Prenatal Sleep Focus Group Study

Below is a description of our focus group findings. Links to the scientific article describing the focus groups are to the right.

Why did we do this study?

  • Many pregnant people have problems sleeping, often due to physical discomfort and having a busy mind. However, there is little research on how to improve prenatal sleep, and most of this research doesn’t focus on physical discomfort and having a busy mind.
  • Mindfulness-based interventions have been shown to help coping with discomfort and quieting a busy mind.  Because of this, we thought that a mindfulness-based intervention could help pregnant people cope with the physical discomfort and worries that tend to disturb their sleep.
  • Before developing our mindfulness-based intervention, we wanted to learn more about pregnant people’s experiences with poor sleep and what they would want our program to look like. To do this, we conducted focus groups and interviews with pregnant and postpartum people who experienced poor sleep during pregnancy.

Data section
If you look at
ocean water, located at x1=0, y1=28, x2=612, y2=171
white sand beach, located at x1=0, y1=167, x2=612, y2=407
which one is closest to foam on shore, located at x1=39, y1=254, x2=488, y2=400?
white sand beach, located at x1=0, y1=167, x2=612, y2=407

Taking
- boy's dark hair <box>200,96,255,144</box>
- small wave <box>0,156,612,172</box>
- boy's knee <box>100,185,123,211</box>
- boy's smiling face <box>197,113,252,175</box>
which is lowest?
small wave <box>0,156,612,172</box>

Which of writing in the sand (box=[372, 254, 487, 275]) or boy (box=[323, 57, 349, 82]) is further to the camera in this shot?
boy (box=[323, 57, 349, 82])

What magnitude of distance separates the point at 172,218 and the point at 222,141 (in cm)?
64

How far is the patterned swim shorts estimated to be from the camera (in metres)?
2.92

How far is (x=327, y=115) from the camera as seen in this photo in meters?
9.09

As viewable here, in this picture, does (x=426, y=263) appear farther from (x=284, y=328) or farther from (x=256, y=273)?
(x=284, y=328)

Task instructions
In the prenatal sleep study description, quote the first sentence of each bulleted point under "Why did we do this study?".

Completed exercise
1. "Many pregnant people have problems sleeping, often due to physical discomfort and having a busy mind."
2. "Mindfulness-based interventions have been shown to help coping with discomfort and quieting a busy mind."
3. "Before developing our mindfulness-based intervention, we wanted to learn more about pregnant people’s experiences with poor sleep and what they would want our program to look like."